**WRITTEN EXERCISE A**
List the section headings that appear in the scikit-learn tutorial.
**WRITTEN EXERCISE B**
In the scikit-learn tutorial, how many estimators does the RandomForestClassifier use?
**WRITTEN EXERCISE C**
Carry on writing the scikit-learn tutorial from its last sentence.

**TEXT PASSAGE**
++++++
Next, let’s split the data into training and testing sets using scikit-learn’s train_test_split . Here, X_train and y_train represent the features (images) and labels (emotions) of the training set, while X_test and y_test represent the testing set.

# Generate synthetic training data
train_data = generate_synthetic_data()

# Split the data into training and testing sets
X_train, X_test, y_train, y_test = train_test_split(train_data['image'], train_data['emotion'], test_size=0.2, random_state=42)

Building the Pipeline

Now, let’s build a machine learning pipeline. In this case, we’ll use a RandomForestClassifier within a scikit-learn Pipeline. The pipeline simplifies the workflow by combining preprocessing steps and the classifier into a single object.

# Build a simple pipeline with a classifier
model = Pipeline([
('classifier', RandomForestClassifier(n_estimators=100)) # Use RandomForestClassifier for image data
])

Flattening Images and Training

Before training the model, we need to flatten the images. The RandomForestClassifier expects non-negative integer input features, and flattening helps achieve this. Here, we flatten each image in the training set, resulting in a 1D array.

# Flatten the images for training
X_train_flat = [img.flatten() for img in X_train]

# Train the model
model.fit(X_train_flat, y_train)

Saving the Trained Model

After training, we save the model using joblib . This step allows us to reuse the trained model without retraining every time. The model will be saved into your present working directory.
++++++
**EXTRACTED DATA**
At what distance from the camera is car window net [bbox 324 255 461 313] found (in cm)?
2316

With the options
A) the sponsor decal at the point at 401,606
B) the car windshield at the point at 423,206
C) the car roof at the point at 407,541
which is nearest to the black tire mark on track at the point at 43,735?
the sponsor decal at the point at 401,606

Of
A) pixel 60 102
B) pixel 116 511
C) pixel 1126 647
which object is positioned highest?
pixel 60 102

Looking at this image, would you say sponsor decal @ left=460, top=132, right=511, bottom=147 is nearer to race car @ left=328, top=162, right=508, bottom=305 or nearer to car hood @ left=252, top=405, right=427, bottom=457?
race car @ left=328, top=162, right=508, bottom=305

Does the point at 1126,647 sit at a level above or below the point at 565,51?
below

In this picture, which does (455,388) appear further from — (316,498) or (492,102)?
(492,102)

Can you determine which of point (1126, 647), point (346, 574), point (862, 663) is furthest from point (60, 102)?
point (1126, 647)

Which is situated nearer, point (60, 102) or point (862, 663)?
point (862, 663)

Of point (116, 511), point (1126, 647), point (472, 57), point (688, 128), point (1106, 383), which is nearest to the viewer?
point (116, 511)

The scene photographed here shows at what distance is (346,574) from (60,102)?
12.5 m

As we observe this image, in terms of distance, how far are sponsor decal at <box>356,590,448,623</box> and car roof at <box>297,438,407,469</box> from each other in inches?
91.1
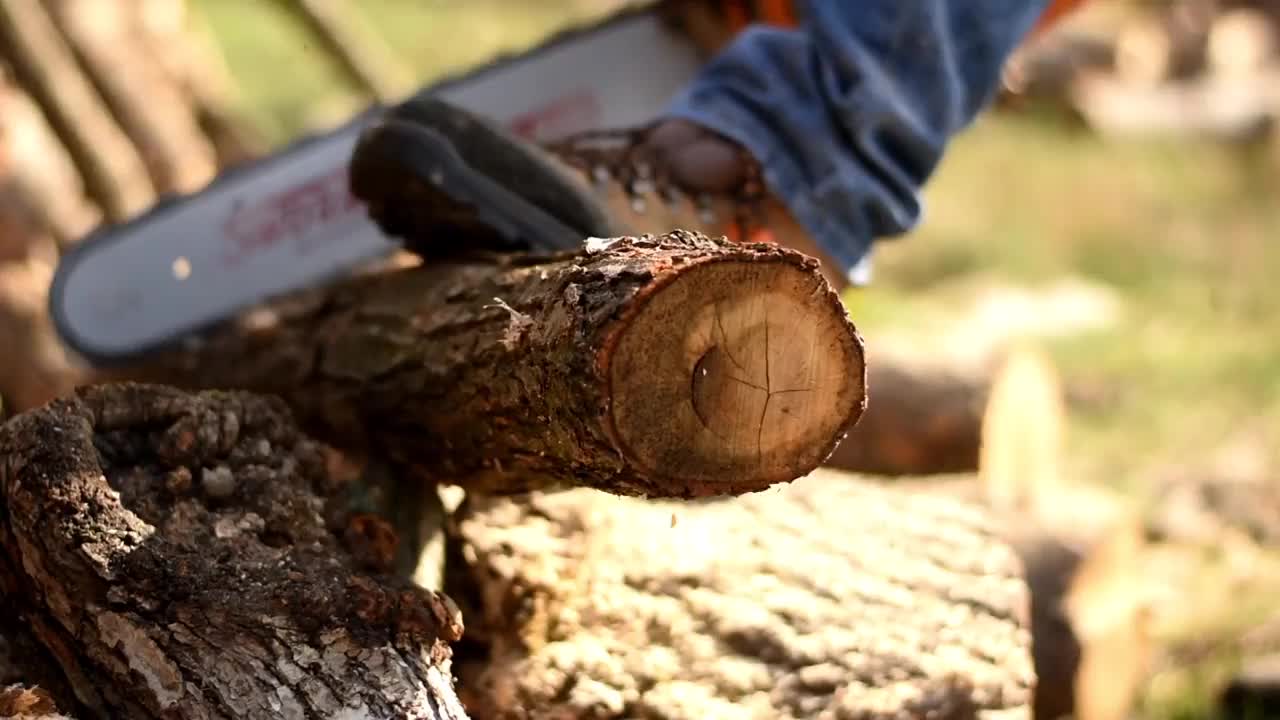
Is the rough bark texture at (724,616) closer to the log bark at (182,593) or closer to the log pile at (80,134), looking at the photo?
++++++
**EXERCISE RESULT A**
Building the Pipeline
Flattening Images and Training
Saving the Trained Model

**EXERCISE RESULT B**
100

**EXERCISE RESULT C**
# Save the trained model
model_filename = 'emotion_detection_model.pkl'
joblib.dump(model, model_filename)
print(f"Trained model saved to {model_filename}")

Loading the Trained Model

Now, let’s load the trained model for real-time emotion detection

# Load the trained model
loaded_model = joblib.load(model_filename)

Capturing Video

We use OpenCV to capture video from the default camera

# Start capturing video from the default camera (usually the built-in webcam)
cap = cv2.VideoCapture(0)

Preprocessing and Prediction

In the main loop, we detect faces, preprocess them, and make predictions.

Let’s go through each section of the code:

  1. Infinite Loop: The script uses an infinite loop (while True) to continuously capture and process video frames until the user decides to exit.
  2. Capture Frame: ret, frame = cap.read() captures a frame from the video source (e.g., webcam). cap is a video capture object created earlier in the code.
  3. Face Detection: faces, confidences = cv.detect_face(frame) uses the detect_face function from the cvlib library to identify faces in the captured frame.
  4. Face Processing Loop: The script then loops through each detected face, extracting the bounding box coordinates, cropping the face from the frame, and resizing it to a fixed size.
  5. Emotion Prediction: The flattened face image is used as input to a pre-trained machine learning model (loaded_model) to predict the emotion.
  6. Drawing Bounding Box and Label: The script draws a bounding box around each detected face and displays the predicted emotion label on the frame.
  7. Display Resulting Frame: cv2.imshow('Emotion Detection', frame) displays the resulting frame with bounding boxes and emotion labels.
  8. Break the Loop: The loop can be terminated if the ‘q’ key is pressed (if cv2.waitKey(1) & 0xFF == ord('q')).
  9. Release Resources: After exiting the loop, the video capture object is released (cap.release()), and all OpenCV windows are closed (cv2.destroyAllWindows()).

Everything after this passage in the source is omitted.